- [Task set]
**A)** In the article on Märet Jonsdotter, how old was Gertrud Svensdotter?
**B)** Write out the part of the article on Märet Jonsdotter from "Gertrud Svensdotter was" to "was Märet Jonsdotter.", word for word.

- [Document text]

◆ ◆ ◆

= Märet Jonsdotter =

Swedish witch

Märet Jonsdotter (1644 – September 1672) was an alleged Swedish witch. She is one of the best known victims of the great witch hysteria called det stora oväsendet ("The Great Noise"), spanning 1668–1676. Märet was the first to be accused, and her trial unleashed a series of witch hunts that led to the deaths of around 280 people. She was known as "Big Märet" because she had a younger sister also named Märet, in turn known as "Small Märet".

==Background and Accusation==
In the autumn of 1667, a little shepherd boy in Älvdalen in Dalarna, Mats Nilsson, claimed to have seen a girl lead goats over Eastern Dalälven by walking on the water at Hemmansäng by Åsen. This little boy had tended the herd of sheep with this same girl, they had had a fight, and the girl had beaten the boy up. The girl's name was Gertrud Svensdotter (Svensdotter meaning "daughter of Sven"). She was twelve years old.

Gertrud Svensdotter was then interrogated by the priest, Lars Elvius, who encouraged her to say that she had indeed walked on water, and that she had done so by magic, which had been given to her by the Devil. After long talks with the vicar, Gertrud said that while she lived with her parents in Lillhärdal in Härjedalen, a neighbour's maid had taken her to the Devil. The name of the maid was Märet Jonsdotter.

Gertrud Svendsdotter made a detailed confession to the priest. She claimed that, in 1663, when she was eight, Märet had taken her on a walk. They had passed a sand-pit, and then came to a three-way crossroads, where Märet had cried out: "Thou Devil, come forward!". She claimed that Satan had then appeared in the shape of a vicar. They had dined, and the following night, Märet had come to Gertrud and smeared her body and one of her father's cows with a red oil, after which they had flown away through the chimney and all the way to Satan.

Since then, Gertrud had often visited Blockula, milked cattle with familiars, smeared her feet with oil to walk on water and taken children to Blockula, where their names had been written in a book with black pages. The reason she had admitted this was that she had met an angel in Blockula, a man in white, who had told her to confess, or else a hunger epidemic would sweep over the kingdom.

◆ ◆ ◆

- [Records provided]
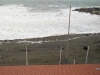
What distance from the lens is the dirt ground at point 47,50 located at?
15.7 metres

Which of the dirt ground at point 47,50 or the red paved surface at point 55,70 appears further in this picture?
the dirt ground at point 47,50

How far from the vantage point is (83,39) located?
2234cm

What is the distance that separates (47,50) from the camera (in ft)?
59.7

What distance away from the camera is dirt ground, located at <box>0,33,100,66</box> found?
619 inches

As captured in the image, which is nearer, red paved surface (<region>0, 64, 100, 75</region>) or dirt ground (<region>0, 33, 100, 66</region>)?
red paved surface (<region>0, 64, 100, 75</region>)

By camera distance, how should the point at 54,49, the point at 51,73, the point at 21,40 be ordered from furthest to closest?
the point at 21,40 → the point at 54,49 → the point at 51,73

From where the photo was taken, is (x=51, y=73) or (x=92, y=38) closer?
(x=51, y=73)

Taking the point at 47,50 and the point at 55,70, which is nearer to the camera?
the point at 55,70

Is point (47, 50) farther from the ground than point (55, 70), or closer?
farther from the ground

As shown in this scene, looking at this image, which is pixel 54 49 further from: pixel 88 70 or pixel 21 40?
pixel 88 70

◆ ◆ ◆

- [Responses to the tasks]
**A)** She was twelve years old.

**B)**
Gertrud Svensdotter was then interrogated by the priest, Lars Elvius, who encouraged her to say that she had indeed walked on water, and that she had done so by magic, which had been given to her by the Devil. After long talks with the vicar, Gertrud said that while she lived with her parents in Lillhärdal in Härjedalen, a neighbour's maid had taken her to the Devil. The name of the maid was Märet Jonsdotter.